We have other, and even more effective, ways of changing consciousness in accordance with will. We need not sacrifice one of the major channels of inner receptivity in order to do this. And we very much need a way to gather information from our deepest selves, and from the Otherworld, before we make, let along implement, our decisions.

Leave room for Her surprises. Listen first, then weigh, then do. In Her service, may you have strong dreams!

Resources

Dreamgate Library : an excellent on-line resource, and these books –

Faraday, Ann
1972: Dream Power NY: Berkley. This is the “classic” that introduced dreamwork to popular consciousness.

Garfield, Patricia
1974: Creative Dreaming NY: Ballantine. Presented the ideas of lucid dreaming. Please see cautions above before using these techniques. Dr. Garfield has written several other good books about dreams since.

Gendlin, Eugene
1981: Focusing NY: Bantam. Not a dreamwork book per se, this one is about how to explore an issue from the perspective of the “bodily felt sense.” Sometimes a dream is the best way of arriving at this sense, and the body is the best way of following up the pointers in the dream.

Krippner, Stanley, ed.
1990: Dreamtime & Dreamwork: Decoding the Language of the Night NY: Tarcher/Putnam. This is an anthology, and a good snapshot of more recent thinking in the field.

Maguire, Jack
1989: Night and Day: Use the Power of Your Dreams to Transform Your Life NY: Simon and Schuster.
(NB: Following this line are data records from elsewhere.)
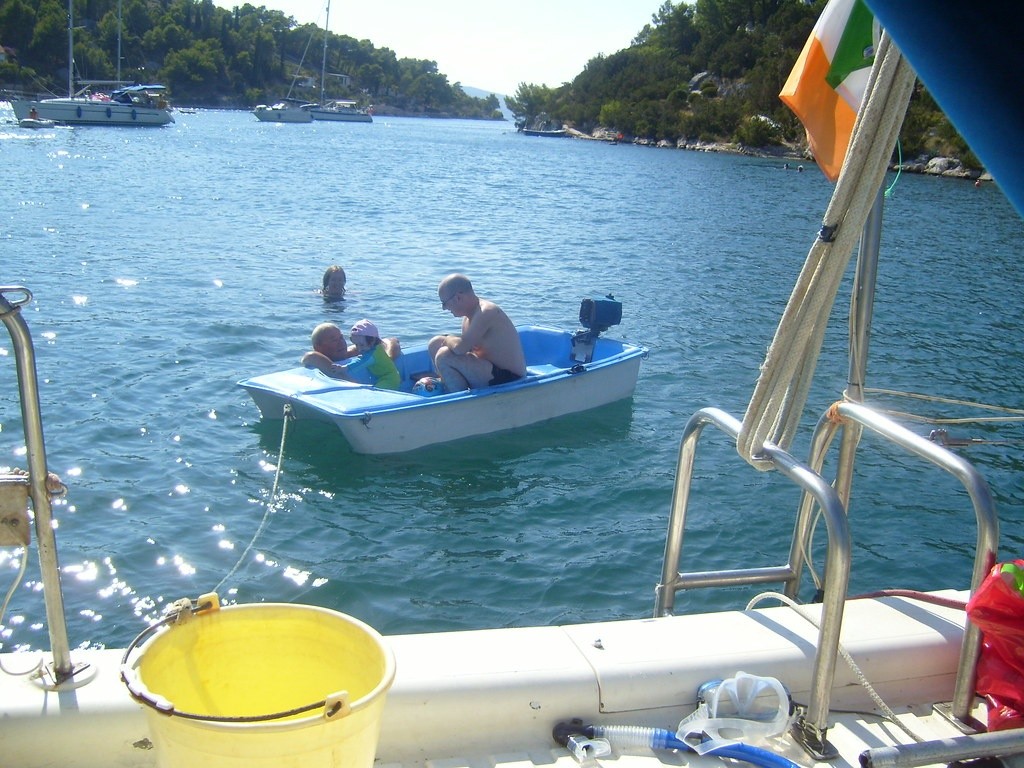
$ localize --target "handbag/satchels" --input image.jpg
[964,559,1024,732]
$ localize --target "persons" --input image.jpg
[796,165,804,172]
[783,163,790,170]
[429,273,528,393]
[331,319,401,391]
[613,131,623,142]
[301,322,399,380]
[323,265,346,296]
[30,105,39,120]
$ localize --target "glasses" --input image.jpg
[441,292,462,305]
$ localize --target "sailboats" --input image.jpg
[11,0,175,128]
[285,0,374,122]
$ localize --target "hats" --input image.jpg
[351,320,384,345]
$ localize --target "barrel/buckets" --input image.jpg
[119,593,395,768]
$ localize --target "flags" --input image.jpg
[779,0,883,186]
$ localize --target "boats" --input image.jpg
[522,129,566,138]
[609,142,618,145]
[19,119,53,129]
[251,103,313,123]
[180,110,195,113]
[237,297,653,455]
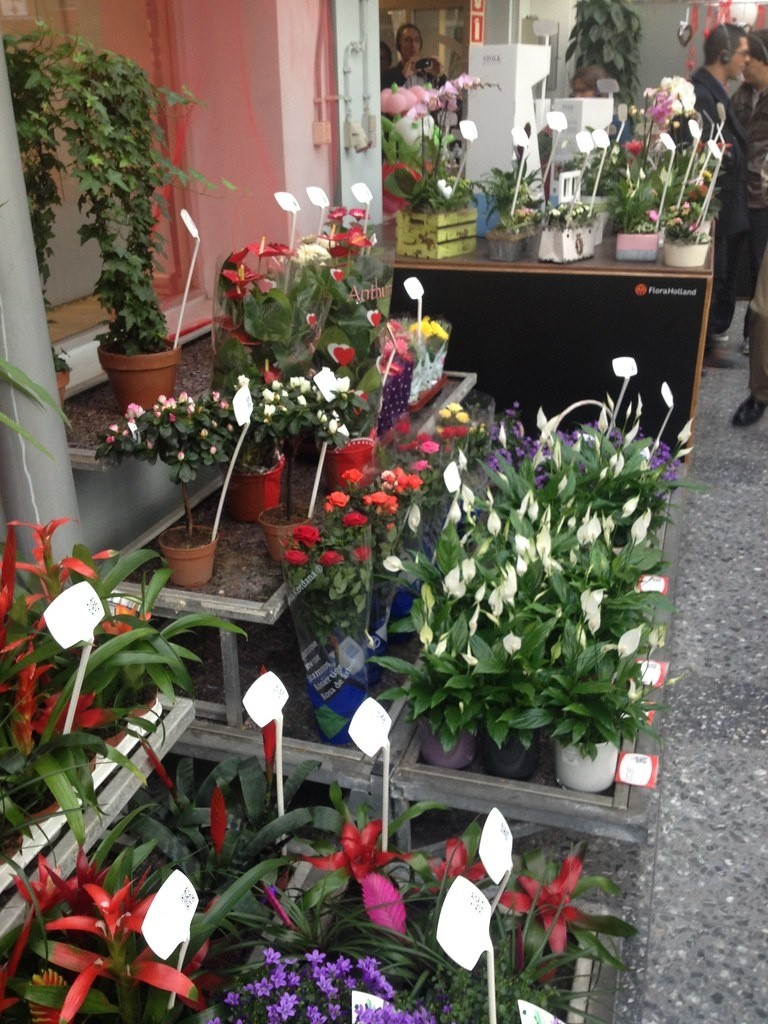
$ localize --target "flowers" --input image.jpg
[0,71,734,1023]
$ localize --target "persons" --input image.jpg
[379,25,463,150]
[665,19,767,426]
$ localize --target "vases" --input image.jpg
[95,336,182,412]
[484,724,541,781]
[219,452,286,523]
[394,207,477,258]
[663,239,709,267]
[409,373,446,415]
[555,735,617,792]
[592,218,604,246]
[582,196,611,230]
[54,368,73,406]
[615,231,657,261]
[418,713,476,767]
[485,229,530,261]
[256,503,314,561]
[538,223,594,263]
[158,524,221,589]
[322,442,375,492]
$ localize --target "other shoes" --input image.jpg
[732,394,768,426]
[739,336,751,354]
[711,332,729,341]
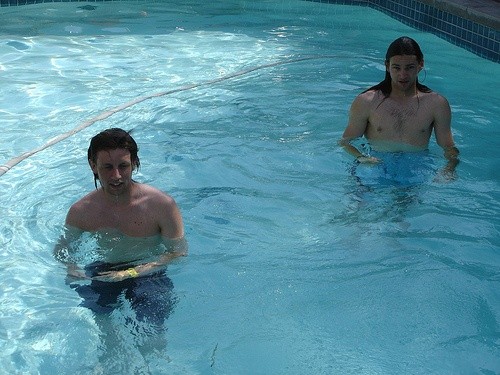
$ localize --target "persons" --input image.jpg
[338,36,459,223]
[55,127,187,372]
By the former co-leader of the Brooklyn Dream Community.

Tedlock, Barbara, ed.
1987: Dreaming: Anthropological and Psychological Interpretations Santa Fe, NM: School of American Research Press. Includes information from traditional cultures that value dreams.

Ullman, Montague
1996: Appreciating Dreams: a Group Approach Thousand Oaks, CA: Sage. Presents an effective method for group dreamwork.

1999: The Variety of Dream Experience Albany, NY: SUNY Press edited by Montague Ullman and Claire Limmer. Dr Ullman may be the most eminent dream researcher of our time. All of his books are excellent.